I think everything is working okay now. Thank you

and solve the problem by harmonizing the sequence names in Xtropicalis and transcript_ranges.

Also, on a slightly different topic, please take a look at my long comment here where I try to explain how the code in the fasta_to_sorted_2bit_for_Felis_catus_9.0.R script works.

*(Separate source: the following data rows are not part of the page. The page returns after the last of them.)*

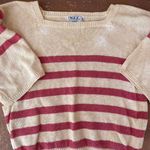 Free People Knit Sweater Blouse Photo 4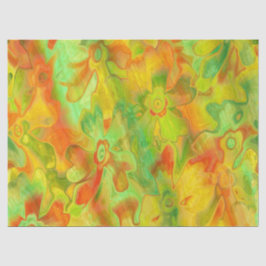 grungy-gestrichen-Florals-7- Gewebepapier Seidenpapier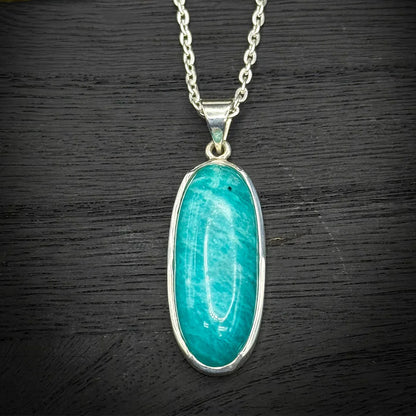 Amazonite Pendant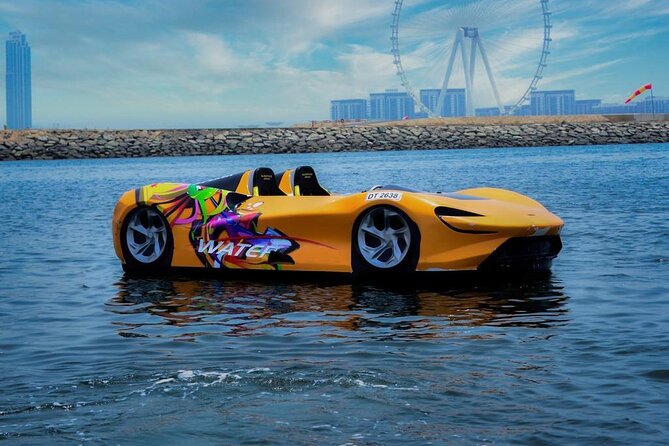 Jet Car Rental in Dubai - Overview and Booking Details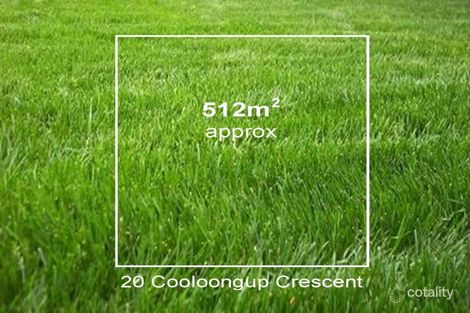 20 Cooloongup Cres, Harkness, VIC 3337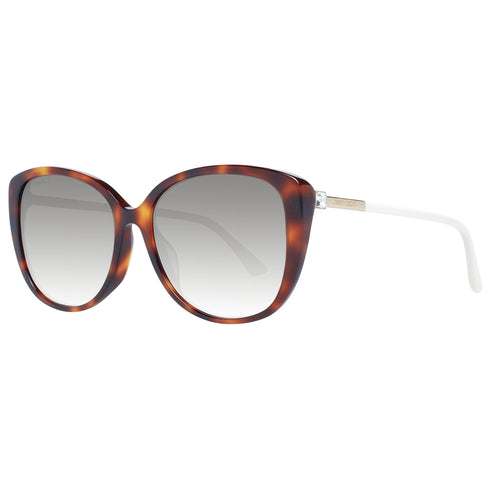 JIMMY CHOOJimmy Choo ALY/F/S Women's Sunglasses - 57mm, Brown Frame with Gray LensesEYEWEAREcecile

The code in your fasta_to_sorted_2bit_for_UCB_Xtro_10.0.R script works the same way so my explanations apply to your script too.

Be sure to let me know if you have questions.

Alright sir, I will. Thank you.

hpages commented 1 year ago

Great. I'm closing this.

Please remember to record your contribution on Outreachy.

We're approaching the end of the application period so there's not much time left. If you want to work on a last task, please choose one from the "Additional tasks" section at the bottom of this page. Note that the first two are already assigned. Thanks!

Simplecodez commented 1 year ago

Alright, sir. Thank you. I am preparing my final application current.